Dalam riwayat lain dikatakan,

“(Wahai Rabbku), mereka betul-betul pengikutku. Lalu Allah berfirman, ‘Sebenarnya engkau tidak mengetahui bahwa mereka telah mengganti ajaranmu setelahmu.” Kemudian aku (Rasulullah shallallahu ‘alaihi wa sallam) mengatakan, “Celaka, celaka bagi orang yang telah mengganti ajaranku sesudahku.”  (HR. Bukhari, no. 7051)

Padahal kalau minum dari telaga Nabi, tidak akan haus selamanya.

Dari Sahl bin Sa’d radhiyallahu ‘anhu, Nabi shallallahu ‘alaihi wa sallam bersabda, "Saya menunggu kalian di telaga. Siapa yang mendatangiku, dia akan minum airnya dan siapa yang minum airnya, tidak akan haus selamanya." (HR. Bukhari 6583 & Muslim 6108)

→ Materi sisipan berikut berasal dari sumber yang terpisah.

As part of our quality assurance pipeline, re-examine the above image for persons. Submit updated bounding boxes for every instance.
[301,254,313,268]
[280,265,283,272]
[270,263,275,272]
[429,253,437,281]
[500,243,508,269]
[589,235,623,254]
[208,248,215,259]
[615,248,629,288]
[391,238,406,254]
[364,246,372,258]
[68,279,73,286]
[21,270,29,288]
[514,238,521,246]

Lalu ada orang yang berusaha membawakan syubhat dengan mengatakan, darimana asal kata salafi itu. Tak ada hadits bahwa Nabi itu salafi. Itu tuduhan mereka. Tapi benarkah hal itu? Pertama-tama kita jelaskan apa itu salafi. Salafi artinya orang yang mengikuti salaf (pendahulu umat), yaitu Nabi dan para sahabat. Bahkan dalam suatu hadits sahih Rasulullah mengaku bahwa beliau adalah salaf.

Rasulullah shallallahu ‘alaihi wa sallam bersabda kepada anak beliau yakni Fathimah radhiyallahu ‘anha, “Aku adalah sebaik-baik salaf bagimu.” (HR. Muslim)

Sehingga jelaslah bahwa istilah salafi tidak istilah baru. Namun kita saja yang mungkin tidak banyak belajar dan mengkaji agama kita.

Jadi kesimpulannya adalah hanya salafi saja yang benar. Karena salafi beragama dengan Al-Quran dan Hadits sahih merujuk kepada pemahaman para sahabat radhiyallahu ‘anhum. Lalu apakah salafi menilai golongan selain salafi sesat dan masuk neraka? Kalau sesat iya, sebagaimana hadits umat yang terpecah jadi 73 golongan, tetapi mereka tidak bisa dicap sebagai penghuni neraka, terlebih lagi karena mereka muslim. Mereka hanya diancam dengan neraka. Masalah apakah pasti masuk neraka atau tidak, itu hanya hak prerogatif Allah, kita tidak tahu masalah itu. Selama dia muslim, bertauhid kepada Allah, kita tidak boleh mencap seseorang menjadi penghuni neraka, meskipun dia banyak berbuat kesesatan dan kejahatan. Tugas kita hanyalah menyampaikan kebenaran, bahwa yang benar adalah salafi, yaitu Ahlussunnah yang sebenar-benar Ahlussunnah Wal Jama’ah, sebagaimana yang disabdakan Nabi shallallahu ‘alaihi wa sallam.


Semoga bermanfaat.

Diselesaikan pada 30 Rabiul Awwal 1439 Hijriyah/19 Desember 2017 Masehi.